Artificial intelligence (AI) capabilities, when properly deployed, can dramatically simplify both the front- and back-end work that this portal modernization needs. Healthcare IT leaders can kickstart the modernization process with two key actions.
1 – Create a value-risk matrix to prioritize portal tasks for AI transformation
Every provider application – whether a front end portal or a data submission process – comprises a battery of tasks or use cases that providers and health insurance members make use of. During the initial exploration phase, a value-risk matrix enables IT leaders to identify which tasks or use cases are optimal targets for AI, such as an AI-powered eligibility check or a GenAI claims agent. The matrix also serves as a basis to consolidate backing for the project among executive management and line of business (LOB) leaders.
An experienced systems integrator such as TCS can work with IT leaders to quickly identify likely use case candidates. Once they’ve been identified, TCS can then adapt its AI platform – TCS AI Catapult Forward – to the targeted functions. TCS and Microsoft collaborate to build and deploy new capabilities designed for AI in the Microsoft Cloud, such as Azure AI-powered cognitive searches, modern cloud-native services, business copilots for a specific provider interaction, and much more.
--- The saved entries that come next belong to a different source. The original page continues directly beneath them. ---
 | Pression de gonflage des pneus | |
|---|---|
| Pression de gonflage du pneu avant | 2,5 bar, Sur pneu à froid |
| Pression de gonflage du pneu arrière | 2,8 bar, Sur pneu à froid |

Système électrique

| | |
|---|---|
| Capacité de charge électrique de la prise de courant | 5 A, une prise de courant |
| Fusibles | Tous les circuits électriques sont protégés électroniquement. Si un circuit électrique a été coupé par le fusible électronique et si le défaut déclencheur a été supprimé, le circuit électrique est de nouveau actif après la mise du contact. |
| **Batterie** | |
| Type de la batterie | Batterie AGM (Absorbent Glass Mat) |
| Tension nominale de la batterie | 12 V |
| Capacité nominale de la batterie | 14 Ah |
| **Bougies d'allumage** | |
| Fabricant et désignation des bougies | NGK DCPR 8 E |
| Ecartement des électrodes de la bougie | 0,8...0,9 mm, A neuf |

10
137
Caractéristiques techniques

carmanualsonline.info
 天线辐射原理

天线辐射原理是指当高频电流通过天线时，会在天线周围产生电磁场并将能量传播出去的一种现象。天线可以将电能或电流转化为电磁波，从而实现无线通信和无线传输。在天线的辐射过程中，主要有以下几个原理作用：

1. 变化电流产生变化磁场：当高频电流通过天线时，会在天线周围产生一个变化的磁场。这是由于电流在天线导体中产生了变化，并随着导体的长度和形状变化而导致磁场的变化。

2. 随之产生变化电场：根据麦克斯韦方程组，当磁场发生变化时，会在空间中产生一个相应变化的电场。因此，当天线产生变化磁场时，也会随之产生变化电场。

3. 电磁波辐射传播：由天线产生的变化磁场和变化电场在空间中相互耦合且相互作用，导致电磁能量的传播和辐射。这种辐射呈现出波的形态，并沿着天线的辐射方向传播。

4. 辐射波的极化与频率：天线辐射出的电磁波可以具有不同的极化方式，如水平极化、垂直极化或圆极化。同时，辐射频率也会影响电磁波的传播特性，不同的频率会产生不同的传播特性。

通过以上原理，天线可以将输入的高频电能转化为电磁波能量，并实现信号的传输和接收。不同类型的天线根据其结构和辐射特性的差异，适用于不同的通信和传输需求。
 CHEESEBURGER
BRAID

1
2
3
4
Finally, TCS and Microsoft integrate these capabilities into the existing payer application and scale as needed.
These focused AI projects will pave the way for future development: text-and-character oriented web portals are already starting to give way to AI-powered conversational interactions using natural language. Providers or members will be able to ask direct, simple questions of the GenAI copilot and receive direct, simple answers. And vice versa: AI copilots will be able to proactively reach out to providers and members with updates, alerts, reminders, and more.
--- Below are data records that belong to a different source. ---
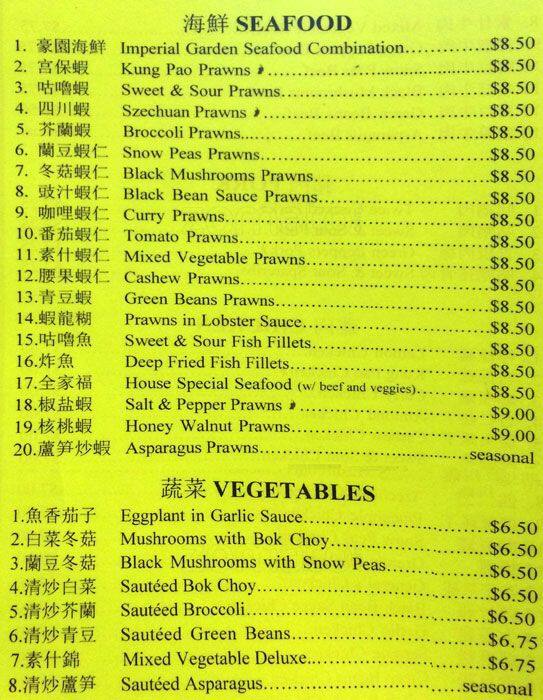 海鮮 SEAFOOD

1. 豪園海鮮 Imperial Garden Seafood Combination $8.50
2. 宮保蝦 Kung Pao Prawns $8.50
3. 咕嚕蝦 Sweet & Sour Prawns $8.50
4. 四川蝦 Szechuan Prawns $8.50
5. 芥蘭蝦 Broccoli Prawns $8.50
6. 蘭豆蝦仁 Snow Peas Prawns $8.50
7. 冬菇蝦仁 Black Mushrooms Prawns $8.50
8. 豉汁蝦仁 Black Bean Sauce Prawns $8.50
9. 咖哩蝦仁 Curry Prawns $8.50
10.番茄蝦仁 Tomato Prawns $8.50
11.素什蝦仁 Mixed Vegetable Prawns $8.50
12.腰果蝦仁 Cashew Prawns $8.50
13.青豆蝦 Green Beans Prawns $8.50
14.蝦龍糊 Prawns in Lobster Sauce $8.50
15.咕嚕魚 Sweet & Sour Fish Fillets $8.50
16.炸魚 Deep Fried Fish Fillets $8.50
17.全家福 House Special Seafood (w/ beef and veggies) $8.50
18.椒盐蝦 Salt & Pepper Prawns $9.00
19.核桃蝦 Honey Walnut Prawns $9.00
20.蘆笋炒蝦 Asparagus Prawns seasonal

蔬菜 VEGETABLES

1.魚香茄子 Eggplant in Garlic Sauce $6.50
2.白菜冬菇 Mushrooms with Bok Choy $6.50
3.蘭豆冬菇 Black Mushrooms with Snow Peas $6.50
4.清炒白菜 Sautéed Bok Choy $6.50
5.清炒芥蘭 Sautéed Broccoli $6.50
6.清炒青豆 Sautéed Green Beans $6.75
7.素什錦 Mixed Vegetable Deluxe $6.75
8.清炒蘆笋 Sautéed Asparagus seasonal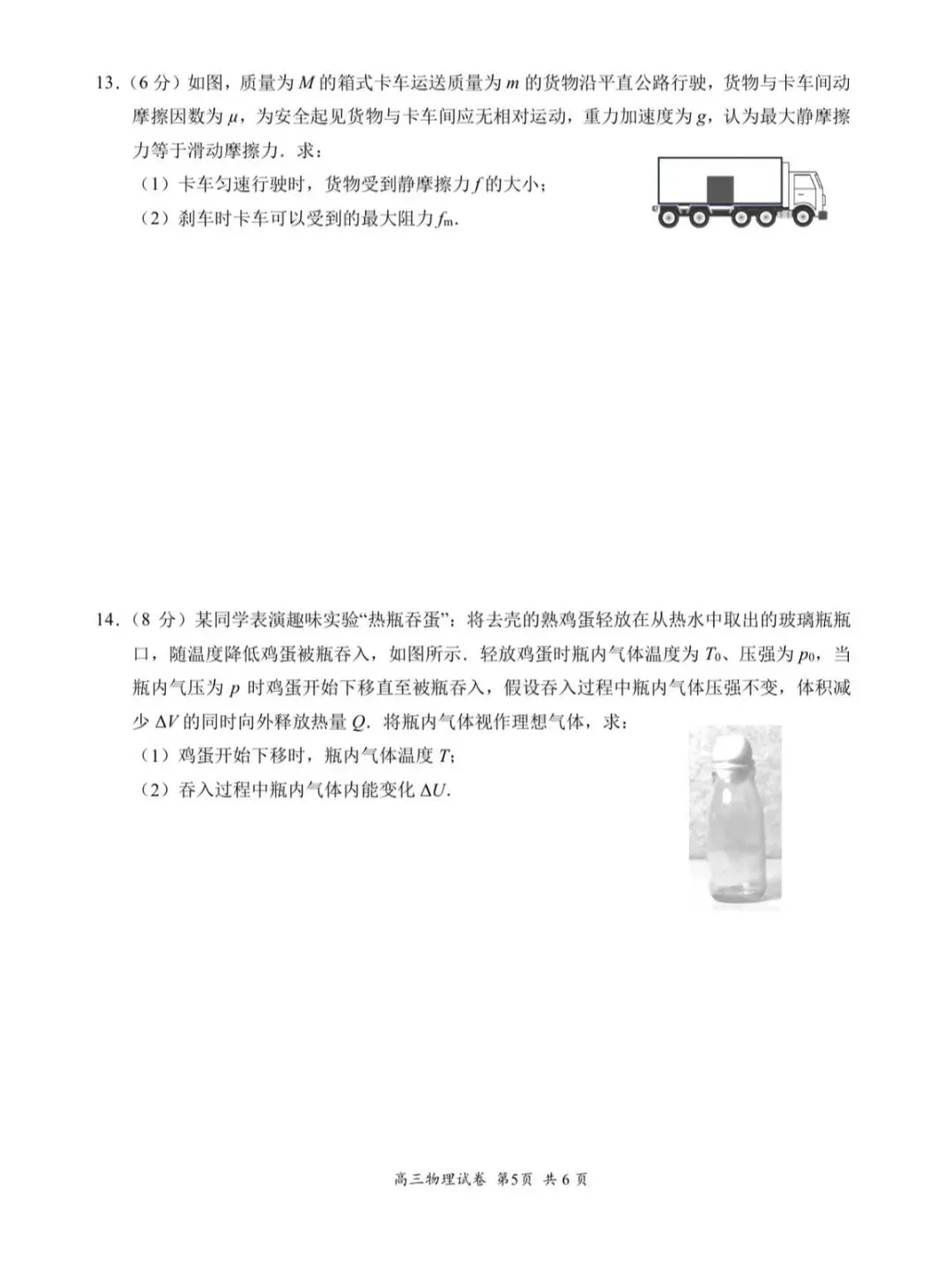 13.（6 分）如图，质量为 $M$ 的箱式卡车运送质量为 $m$ 的货物沿平直公路行驶，货物与卡车间动摩擦因数为 $\mu$，为安全起见货物与卡车间应无相对运动，重力加速度为 $g$，认为最大静摩擦力等于滑动摩擦力．求：

（1）卡车匀速行驶时，货物受到静摩擦力 $f$ 的大小；

（2）刹车时卡车可以受到的最大阻力 $f_m$．

14.（8 分）某同学表演趣味实验“热瓶吞蛋”：将去壳的熟鸡蛋轻放在从热水中取出的玻璃瓶瓶口，随温度降低鸡蛋被瓶吞入，如图所示．轻放鸡蛋时瓶内气体温度为 $T_0$、压强为 $p_0$，当瓶内气压为 $p$ 时鸡蛋开始下移直至被瓶吞入，假设吞入过程中瓶内气体压强不变，体积减少 $\Delta V$ 的同时向外释放热量 $Q$．将瓶内气体视作理想气体，求：

（1）鸡蛋开始下移时，瓶内气体温度 $T$；

（2）吞入过程中瓶内气体内能变化 $\Delta U$．

高三物理试卷 第5页 共 6 页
2 – Establish a trustworthy, unified data foundation on the back end
Successful AI deployments require ready access to very large volumes of quality data. Existing back-end data processing – so vital in healthcare payments – must also be modernized. A trustworthy data foundation layer is critical to long-term, successful AI implementations. This foundation is a top priority for healthcare IT leaders.
The good news is that AI tools, including software development, can simplify and speed up creating this modern data foundation.
TCS and Microsoft have a proven track record of working together to create this foundation. TCS has developed generative AI (GenAI) agents and copilots to enable payer IT teams to identify key legacy apps and their attendant data. AI agents can then begin to write, read, test, and document the code for a new generation of data processing applications. Data can be moved over time into a cloud-based data lake while other AI agents have an expanding role in managing the data. All these capabilities are available as a suite of services through Microsoft Cloud.
The bottom line
AI tools enable healthcare payer IT leaders to modernize both their provider applications and the backend data that feeds into these portals. AI can be used in provider- and member-facing use cases to simplify and “humanize” the portal experience. And AI-powered application development and data management tools – enabled via cloud and software-as-a-service offerings – can smooth the way to a trustworthy, unified data foundation.